▶ **SOURCE PASSAGE**:
========

Perhaps i'm mistaken here, but i thought the journey time tolerance is not based on the fastest available transport? As i understood it is a fixed set of values? A journey time tolerance that allows to move some passengers in 1800 over 1000 squares, with coaches and barges, will be irrelevant in 1900, the average speed will be 10 to 15 times higher.


jamespetts

I don't think that I quite follow: why is the private car model one that does not reflect reality? Journey times are in reality an important factor in people's choice of transport, and, for determining whether to use cars or not, an innate preference for using cars is already built in (which is substantially reduced in the case of congestion). I am also a little confused as to why car ownership should be relevant only in larger games; why are they distinct in that respect from smaller games? A (good) player might be able to get better speeds, but, as stated above, passengers in Simutrans-Experimental have an innate preference to use their car that speed alone cannot overcome (although it helps). As for balancing the levels of car ownership, that is done quite simply by using real figures.

In terms of comfort, it is not just a matter of getting the average comfort of the rolling stock of the line: it must be multiplied by capacity, overcrowding taken into account, and then the combined comfort of the whole journey calculated by taking the comfort of each leg, multiplying it by the journey time of that leg, and dividing the whole thing by the total journey time. If comfort is a relevant factor in choosing player transport over private cars, however, it seems rather arbitrary that it is not also used (where its use would be equally important) in deciding the best route to take (as the route-finding system for player transport currently works only on journey time). So, if it was implemented for cars but not for comparing modes of transport, a public transport option with a journey time of three hours and five minutes and an average comfort of 75 would be preferred to a public transport option of three hours and ten minutes with an average comfort of 145. It would be unfair on the player, then, if that three hour and five minute journey at comfort 75 would be the basis of comparing with car transport when there is a three hour and ten minute journey with a comfort of 145.

========

▶ **PROBLEMS TO SOLVE**:
1. In the forum discussion about Simutrans passenger behavior, how are the levels of car ownership balanced?
2. The forum discussion about Simutrans passenger behavior says the average comfort of a line's rolling stock alone is not enough. List every further step it gives for working out comfort.
3. Extend the forum discussion about Simutrans passenger behavior, starting after its last sentence.

========

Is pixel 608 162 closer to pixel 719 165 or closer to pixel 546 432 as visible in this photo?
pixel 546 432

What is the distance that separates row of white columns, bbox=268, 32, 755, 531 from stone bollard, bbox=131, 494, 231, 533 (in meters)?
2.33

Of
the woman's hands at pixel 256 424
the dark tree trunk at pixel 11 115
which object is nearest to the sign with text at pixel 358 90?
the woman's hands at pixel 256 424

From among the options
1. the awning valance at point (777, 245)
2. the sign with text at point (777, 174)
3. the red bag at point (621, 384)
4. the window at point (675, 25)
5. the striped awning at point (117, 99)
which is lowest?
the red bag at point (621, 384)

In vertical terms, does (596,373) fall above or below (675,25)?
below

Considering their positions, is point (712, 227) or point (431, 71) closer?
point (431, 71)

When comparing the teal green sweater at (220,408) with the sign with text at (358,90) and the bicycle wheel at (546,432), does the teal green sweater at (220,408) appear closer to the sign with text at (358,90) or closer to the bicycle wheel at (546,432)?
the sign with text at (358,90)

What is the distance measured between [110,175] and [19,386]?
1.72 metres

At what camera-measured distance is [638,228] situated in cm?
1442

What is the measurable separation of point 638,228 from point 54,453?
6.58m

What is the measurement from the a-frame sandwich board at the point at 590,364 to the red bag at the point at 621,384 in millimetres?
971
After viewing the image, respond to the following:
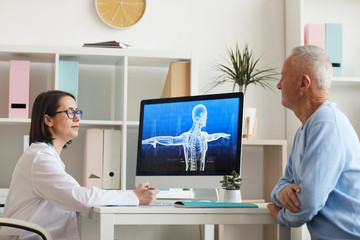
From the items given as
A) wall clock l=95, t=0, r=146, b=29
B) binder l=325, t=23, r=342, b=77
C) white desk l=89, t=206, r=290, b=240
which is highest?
wall clock l=95, t=0, r=146, b=29

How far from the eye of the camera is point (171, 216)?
196 cm

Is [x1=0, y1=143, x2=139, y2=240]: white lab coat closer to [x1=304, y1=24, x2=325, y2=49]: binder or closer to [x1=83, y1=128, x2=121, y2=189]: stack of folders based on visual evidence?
[x1=83, y1=128, x2=121, y2=189]: stack of folders

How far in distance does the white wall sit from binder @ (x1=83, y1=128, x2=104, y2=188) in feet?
2.22

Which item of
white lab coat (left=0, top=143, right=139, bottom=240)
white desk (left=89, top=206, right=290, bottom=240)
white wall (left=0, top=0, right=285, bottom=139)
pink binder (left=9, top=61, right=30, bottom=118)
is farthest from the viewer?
white wall (left=0, top=0, right=285, bottom=139)

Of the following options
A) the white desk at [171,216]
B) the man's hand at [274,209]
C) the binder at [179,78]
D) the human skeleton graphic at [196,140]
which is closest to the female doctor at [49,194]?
the white desk at [171,216]

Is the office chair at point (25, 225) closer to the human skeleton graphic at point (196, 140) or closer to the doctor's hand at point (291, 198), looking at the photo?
the human skeleton graphic at point (196, 140)

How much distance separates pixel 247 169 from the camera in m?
3.75

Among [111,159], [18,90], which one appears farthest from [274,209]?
[18,90]

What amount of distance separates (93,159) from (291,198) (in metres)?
1.64

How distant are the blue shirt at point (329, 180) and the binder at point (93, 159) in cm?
157

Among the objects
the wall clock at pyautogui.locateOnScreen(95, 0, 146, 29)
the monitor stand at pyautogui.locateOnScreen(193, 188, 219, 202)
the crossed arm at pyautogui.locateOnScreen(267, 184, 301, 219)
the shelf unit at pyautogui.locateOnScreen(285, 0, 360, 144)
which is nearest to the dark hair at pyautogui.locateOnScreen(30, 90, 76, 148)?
the monitor stand at pyautogui.locateOnScreen(193, 188, 219, 202)

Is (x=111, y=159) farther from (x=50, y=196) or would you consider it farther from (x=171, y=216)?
(x=171, y=216)

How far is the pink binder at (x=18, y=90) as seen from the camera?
3232 mm

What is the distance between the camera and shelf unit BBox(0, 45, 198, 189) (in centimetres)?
330
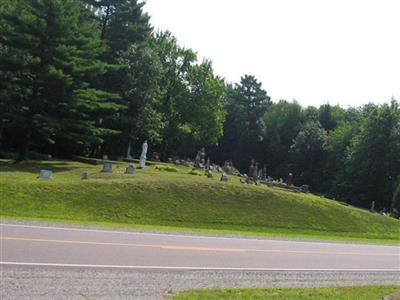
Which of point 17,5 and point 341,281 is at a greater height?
point 17,5

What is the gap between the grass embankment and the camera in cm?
2108

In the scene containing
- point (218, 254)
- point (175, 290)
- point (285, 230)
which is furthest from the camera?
point (285, 230)

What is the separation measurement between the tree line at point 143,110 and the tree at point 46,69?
0.08m

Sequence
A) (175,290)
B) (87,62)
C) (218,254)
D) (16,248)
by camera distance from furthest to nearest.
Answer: (87,62)
(218,254)
(16,248)
(175,290)

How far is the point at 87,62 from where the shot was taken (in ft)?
118

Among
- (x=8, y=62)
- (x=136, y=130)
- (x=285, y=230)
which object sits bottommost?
(x=285, y=230)

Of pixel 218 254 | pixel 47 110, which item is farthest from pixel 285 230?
pixel 47 110

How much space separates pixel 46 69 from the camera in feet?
109

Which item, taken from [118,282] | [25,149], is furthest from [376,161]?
[118,282]

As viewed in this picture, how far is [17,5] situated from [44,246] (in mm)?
30366

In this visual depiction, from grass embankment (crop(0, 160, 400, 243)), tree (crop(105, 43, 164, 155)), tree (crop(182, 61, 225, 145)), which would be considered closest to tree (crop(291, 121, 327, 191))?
tree (crop(182, 61, 225, 145))

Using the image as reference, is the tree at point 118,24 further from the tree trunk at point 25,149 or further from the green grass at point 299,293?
the green grass at point 299,293

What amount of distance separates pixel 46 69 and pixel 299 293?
26.9 metres

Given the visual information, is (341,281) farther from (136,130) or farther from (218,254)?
(136,130)
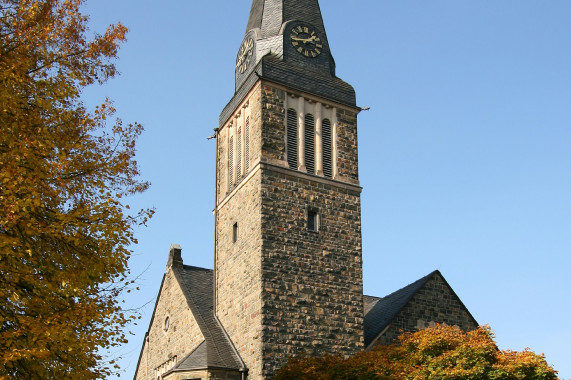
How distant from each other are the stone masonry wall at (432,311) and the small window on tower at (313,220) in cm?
377

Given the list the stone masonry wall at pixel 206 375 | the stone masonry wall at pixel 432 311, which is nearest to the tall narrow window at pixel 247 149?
the stone masonry wall at pixel 206 375

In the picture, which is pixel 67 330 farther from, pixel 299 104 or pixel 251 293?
pixel 299 104

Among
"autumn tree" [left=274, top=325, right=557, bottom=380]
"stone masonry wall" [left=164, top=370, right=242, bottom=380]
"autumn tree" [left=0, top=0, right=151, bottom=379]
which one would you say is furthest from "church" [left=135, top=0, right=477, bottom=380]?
"autumn tree" [left=0, top=0, right=151, bottom=379]

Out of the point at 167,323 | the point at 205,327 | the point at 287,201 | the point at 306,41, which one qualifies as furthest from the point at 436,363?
the point at 306,41

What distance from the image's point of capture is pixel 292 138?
22.8 meters

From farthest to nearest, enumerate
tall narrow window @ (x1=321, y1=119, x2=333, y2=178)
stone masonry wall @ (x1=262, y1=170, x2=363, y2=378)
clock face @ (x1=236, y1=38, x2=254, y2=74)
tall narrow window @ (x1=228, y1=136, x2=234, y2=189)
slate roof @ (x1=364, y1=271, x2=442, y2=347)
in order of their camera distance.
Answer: clock face @ (x1=236, y1=38, x2=254, y2=74) → tall narrow window @ (x1=228, y1=136, x2=234, y2=189) → tall narrow window @ (x1=321, y1=119, x2=333, y2=178) → slate roof @ (x1=364, y1=271, x2=442, y2=347) → stone masonry wall @ (x1=262, y1=170, x2=363, y2=378)

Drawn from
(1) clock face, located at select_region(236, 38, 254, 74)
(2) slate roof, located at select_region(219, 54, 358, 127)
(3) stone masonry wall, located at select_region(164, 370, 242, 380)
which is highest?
(1) clock face, located at select_region(236, 38, 254, 74)

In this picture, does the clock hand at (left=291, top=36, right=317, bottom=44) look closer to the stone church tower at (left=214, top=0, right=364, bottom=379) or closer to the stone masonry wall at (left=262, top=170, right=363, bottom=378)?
the stone church tower at (left=214, top=0, right=364, bottom=379)

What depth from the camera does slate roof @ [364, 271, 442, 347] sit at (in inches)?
873

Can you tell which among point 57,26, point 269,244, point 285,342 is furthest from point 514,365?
point 57,26

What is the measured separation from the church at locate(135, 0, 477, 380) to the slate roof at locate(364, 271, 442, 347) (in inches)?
3.5

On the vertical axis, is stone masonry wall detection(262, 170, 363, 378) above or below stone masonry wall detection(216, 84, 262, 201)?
below

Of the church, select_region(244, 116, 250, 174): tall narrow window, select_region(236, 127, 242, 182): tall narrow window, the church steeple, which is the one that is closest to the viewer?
the church

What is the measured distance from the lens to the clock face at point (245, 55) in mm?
24938
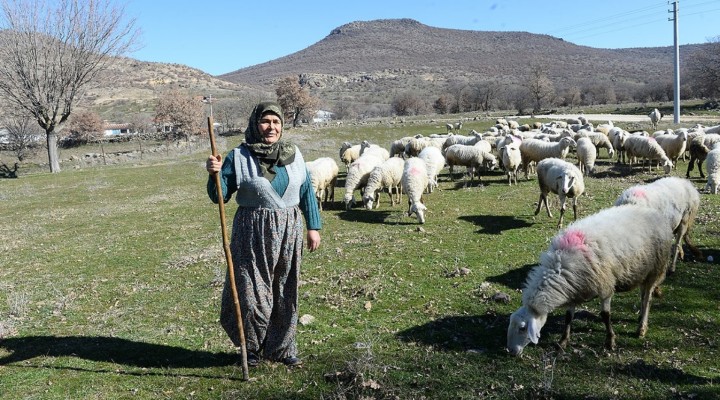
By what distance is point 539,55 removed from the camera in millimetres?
146875

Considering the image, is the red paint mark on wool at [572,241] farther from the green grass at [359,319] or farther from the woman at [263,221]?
the woman at [263,221]

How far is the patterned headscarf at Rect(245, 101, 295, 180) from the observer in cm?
438

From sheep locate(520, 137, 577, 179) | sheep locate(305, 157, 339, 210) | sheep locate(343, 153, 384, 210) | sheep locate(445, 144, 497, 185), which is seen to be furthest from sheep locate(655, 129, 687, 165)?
sheep locate(305, 157, 339, 210)

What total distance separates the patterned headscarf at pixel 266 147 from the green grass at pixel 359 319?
204cm

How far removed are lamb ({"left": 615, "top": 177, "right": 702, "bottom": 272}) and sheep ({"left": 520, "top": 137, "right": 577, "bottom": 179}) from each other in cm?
1006

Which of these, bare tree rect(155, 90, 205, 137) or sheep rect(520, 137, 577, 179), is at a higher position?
bare tree rect(155, 90, 205, 137)

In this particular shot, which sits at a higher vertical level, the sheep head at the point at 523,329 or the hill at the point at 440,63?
the hill at the point at 440,63

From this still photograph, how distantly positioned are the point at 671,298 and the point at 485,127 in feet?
119

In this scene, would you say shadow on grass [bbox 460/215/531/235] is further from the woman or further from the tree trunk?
the tree trunk

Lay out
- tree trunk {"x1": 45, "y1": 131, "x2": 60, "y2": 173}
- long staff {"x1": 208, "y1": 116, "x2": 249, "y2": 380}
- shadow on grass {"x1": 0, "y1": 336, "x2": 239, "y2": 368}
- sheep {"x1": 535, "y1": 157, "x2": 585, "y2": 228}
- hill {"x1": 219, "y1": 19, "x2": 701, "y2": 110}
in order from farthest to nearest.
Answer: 1. hill {"x1": 219, "y1": 19, "x2": 701, "y2": 110}
2. tree trunk {"x1": 45, "y1": 131, "x2": 60, "y2": 173}
3. sheep {"x1": 535, "y1": 157, "x2": 585, "y2": 228}
4. shadow on grass {"x1": 0, "y1": 336, "x2": 239, "y2": 368}
5. long staff {"x1": 208, "y1": 116, "x2": 249, "y2": 380}

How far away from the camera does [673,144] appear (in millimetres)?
18422

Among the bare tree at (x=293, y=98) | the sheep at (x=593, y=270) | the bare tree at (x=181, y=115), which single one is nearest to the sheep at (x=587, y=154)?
the sheep at (x=593, y=270)

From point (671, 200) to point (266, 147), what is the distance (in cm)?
608

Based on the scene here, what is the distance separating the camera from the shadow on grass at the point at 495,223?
10.8 metres
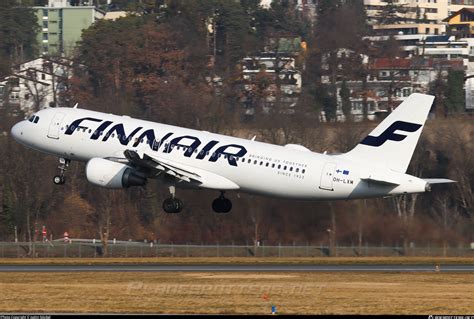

========

▶ **TASK-BY-TASK ANSWERS**:
1. By using real figures.

2.
- Multiply it by capacity.
- Take overcrowding into account.
- Take the comfort of each leg of the journey.
- Multiply each leg's comfort by that leg's journey time.
- Divide the whole thing by the total journey time.

3.
The ideal solution to that would be to include comfort in the process of selecting passenger journeys, not least because comfort was, in reality, an important source of competition: more comfortable rail vehicles were strategically deployed on lines with the greatest competition. The problem is that that would greatly increase the computational load of the routefinding system, one of the most CPU-intensive algorithms in the game. The problem is this: the route finder has to make lots of "is route X better than route Y?" decisions for every route calculated. All the possibilities have to be evaluated for every route found. With one variable, journey time, each comparison is a very simple check to see which of two integers (representing journey time) is larger in size. That is very simple for the computer.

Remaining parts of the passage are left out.